Written problem: Report every line of the items below that contains the string "scene", treating uppercase and lowercase as different.

Provided records:
..........

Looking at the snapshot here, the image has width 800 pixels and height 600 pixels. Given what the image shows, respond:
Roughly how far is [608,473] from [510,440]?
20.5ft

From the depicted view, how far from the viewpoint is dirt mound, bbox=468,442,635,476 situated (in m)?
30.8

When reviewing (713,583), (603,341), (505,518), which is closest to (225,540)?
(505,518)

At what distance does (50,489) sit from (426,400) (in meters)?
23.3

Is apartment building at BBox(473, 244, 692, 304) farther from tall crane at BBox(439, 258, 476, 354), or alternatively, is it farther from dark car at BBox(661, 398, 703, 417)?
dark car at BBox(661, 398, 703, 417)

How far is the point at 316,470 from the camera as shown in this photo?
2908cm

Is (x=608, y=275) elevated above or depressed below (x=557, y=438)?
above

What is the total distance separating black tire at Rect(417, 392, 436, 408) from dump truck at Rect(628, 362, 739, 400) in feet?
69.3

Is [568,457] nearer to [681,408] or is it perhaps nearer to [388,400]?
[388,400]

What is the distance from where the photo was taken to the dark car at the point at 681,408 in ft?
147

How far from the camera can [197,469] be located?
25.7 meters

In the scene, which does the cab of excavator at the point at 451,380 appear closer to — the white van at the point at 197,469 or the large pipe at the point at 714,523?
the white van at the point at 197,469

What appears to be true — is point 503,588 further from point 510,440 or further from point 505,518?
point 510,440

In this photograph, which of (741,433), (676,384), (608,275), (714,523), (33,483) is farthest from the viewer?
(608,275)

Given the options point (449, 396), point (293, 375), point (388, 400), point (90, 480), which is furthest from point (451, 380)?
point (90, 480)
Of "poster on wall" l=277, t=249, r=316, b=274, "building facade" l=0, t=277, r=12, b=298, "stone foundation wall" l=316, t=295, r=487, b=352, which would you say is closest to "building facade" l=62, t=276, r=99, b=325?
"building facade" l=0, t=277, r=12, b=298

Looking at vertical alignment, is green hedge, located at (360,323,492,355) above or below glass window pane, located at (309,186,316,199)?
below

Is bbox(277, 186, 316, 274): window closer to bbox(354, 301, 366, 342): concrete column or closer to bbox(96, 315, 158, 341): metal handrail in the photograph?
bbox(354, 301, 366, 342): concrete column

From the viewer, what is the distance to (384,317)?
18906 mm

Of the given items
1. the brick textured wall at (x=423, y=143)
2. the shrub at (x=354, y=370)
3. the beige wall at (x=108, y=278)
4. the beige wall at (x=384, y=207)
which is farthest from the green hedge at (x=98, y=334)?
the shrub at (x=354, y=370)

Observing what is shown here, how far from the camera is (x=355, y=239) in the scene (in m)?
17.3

..........

Task result:
In the scene, which does the cab of excavator at the point at 451,380 appear closer to — the white van at the point at 197,469 or the large pipe at the point at 714,523?
Observing what is shown here, how far from the camera is (x=355, y=239) in the scene (in m)?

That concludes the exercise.